=== Selected extract ===
Run vertex-wise linear mixed model using lme4::lmer()

This is is the main function for conducting vertex-wise linear mixed model analyses on brain surface metrics. It will first check use inputs, prepare the phenotype data(list) and run a linear mixed model at each vertex of the specified hemisphere using the single_lmm function.

The function supports analysis of both single and multiple imputed datasets. It also automatically handles cortical masking, and provides cluster-wise correction for multiple testing using FreeSurfer's Monte Carlo simulation approach.

Usage

run_vw_lmm(
  formula,
  pheno,
  subj_dir,
  outp_dir = NULL,
  hemi = c("lh", "rh"),
  folder_id = "folder_id",
  seed = 3108,
  n_cores = 1,
  chunk_size = 1000,
  FS_HOME = Sys.getenv("FREESURFER_HOME"),
  fs_template = "fsaverage",
  apply_cortical_mask = TRUE,
  use_model_template = TRUE,
  save_ss = TRUE,
  verbose = TRUE,
  fwhm = 10,
  mcz_thr = 30,
  cwp_thr = 0.025
)

=== Excerpted data ===
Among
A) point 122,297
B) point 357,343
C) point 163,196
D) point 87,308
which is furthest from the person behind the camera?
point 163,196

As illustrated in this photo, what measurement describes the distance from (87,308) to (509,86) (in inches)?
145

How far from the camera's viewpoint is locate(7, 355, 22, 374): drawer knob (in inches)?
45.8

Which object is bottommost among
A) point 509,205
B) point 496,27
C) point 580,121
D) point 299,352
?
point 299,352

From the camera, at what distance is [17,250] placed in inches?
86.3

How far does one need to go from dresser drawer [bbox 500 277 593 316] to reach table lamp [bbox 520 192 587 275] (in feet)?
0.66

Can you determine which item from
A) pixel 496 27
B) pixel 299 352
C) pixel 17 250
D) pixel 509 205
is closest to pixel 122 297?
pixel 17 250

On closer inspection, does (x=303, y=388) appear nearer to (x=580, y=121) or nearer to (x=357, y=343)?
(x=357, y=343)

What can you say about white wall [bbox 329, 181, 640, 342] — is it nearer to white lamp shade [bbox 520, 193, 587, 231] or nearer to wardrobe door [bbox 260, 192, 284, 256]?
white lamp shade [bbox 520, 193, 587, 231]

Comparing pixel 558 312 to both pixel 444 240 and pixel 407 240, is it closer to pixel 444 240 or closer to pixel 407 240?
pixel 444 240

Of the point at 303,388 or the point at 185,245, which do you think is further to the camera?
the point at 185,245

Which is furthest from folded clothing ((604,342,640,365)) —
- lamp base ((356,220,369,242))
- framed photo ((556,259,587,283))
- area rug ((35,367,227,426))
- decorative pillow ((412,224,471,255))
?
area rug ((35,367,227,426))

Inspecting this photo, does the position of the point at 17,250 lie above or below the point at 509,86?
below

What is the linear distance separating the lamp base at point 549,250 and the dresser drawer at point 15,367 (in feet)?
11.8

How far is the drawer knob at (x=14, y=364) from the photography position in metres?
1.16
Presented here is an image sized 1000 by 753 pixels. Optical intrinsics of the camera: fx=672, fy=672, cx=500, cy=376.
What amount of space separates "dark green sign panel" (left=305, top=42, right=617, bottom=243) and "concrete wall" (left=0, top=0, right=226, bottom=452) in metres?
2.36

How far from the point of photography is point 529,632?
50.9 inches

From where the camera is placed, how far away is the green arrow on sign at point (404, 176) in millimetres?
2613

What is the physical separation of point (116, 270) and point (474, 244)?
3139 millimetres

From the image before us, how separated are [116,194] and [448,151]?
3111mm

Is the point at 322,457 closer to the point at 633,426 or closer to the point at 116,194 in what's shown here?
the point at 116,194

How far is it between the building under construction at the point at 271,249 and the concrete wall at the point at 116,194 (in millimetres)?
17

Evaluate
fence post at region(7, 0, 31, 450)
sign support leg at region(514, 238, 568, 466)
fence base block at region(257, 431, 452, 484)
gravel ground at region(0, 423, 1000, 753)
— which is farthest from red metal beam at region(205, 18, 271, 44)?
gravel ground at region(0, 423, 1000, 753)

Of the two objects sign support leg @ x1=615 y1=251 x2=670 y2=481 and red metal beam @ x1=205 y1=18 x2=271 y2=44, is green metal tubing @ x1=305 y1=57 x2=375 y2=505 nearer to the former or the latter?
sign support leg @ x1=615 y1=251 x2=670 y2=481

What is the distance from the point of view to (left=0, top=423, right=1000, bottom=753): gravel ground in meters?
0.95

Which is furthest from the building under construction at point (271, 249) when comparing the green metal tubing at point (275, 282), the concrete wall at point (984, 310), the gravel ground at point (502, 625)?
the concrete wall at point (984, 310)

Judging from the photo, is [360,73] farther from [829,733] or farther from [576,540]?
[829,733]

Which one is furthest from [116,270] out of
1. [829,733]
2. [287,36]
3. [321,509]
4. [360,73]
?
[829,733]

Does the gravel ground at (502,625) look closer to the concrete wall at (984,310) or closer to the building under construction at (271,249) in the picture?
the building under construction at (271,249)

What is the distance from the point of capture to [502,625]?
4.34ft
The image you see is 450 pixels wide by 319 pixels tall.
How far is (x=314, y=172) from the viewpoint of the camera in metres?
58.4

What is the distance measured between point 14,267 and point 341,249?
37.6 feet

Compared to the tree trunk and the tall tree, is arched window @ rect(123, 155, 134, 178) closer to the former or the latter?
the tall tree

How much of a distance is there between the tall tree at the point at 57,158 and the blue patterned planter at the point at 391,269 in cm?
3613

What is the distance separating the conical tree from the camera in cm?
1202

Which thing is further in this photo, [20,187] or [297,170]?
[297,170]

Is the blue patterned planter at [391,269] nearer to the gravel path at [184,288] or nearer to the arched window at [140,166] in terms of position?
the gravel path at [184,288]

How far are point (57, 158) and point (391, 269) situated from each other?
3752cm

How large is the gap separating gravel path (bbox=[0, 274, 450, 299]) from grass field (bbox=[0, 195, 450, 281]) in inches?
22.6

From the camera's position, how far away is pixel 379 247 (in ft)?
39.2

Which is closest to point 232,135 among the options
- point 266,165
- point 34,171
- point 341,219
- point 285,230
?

=== Problem requirements ===
Answer these from the run_vw_lmm documentation:
(a) Which function runs the linear mixed model at each vertex?
(b) What approach does it use for cluster-wise correction for multiple testing?
(c) What is the default value of fwhm?
Use only the run_vw_lmm documentation to answer.

=== The output ===
(a) single_lmm
(b) FreeSurfer's Monte Carlo simulation approach
(c) 10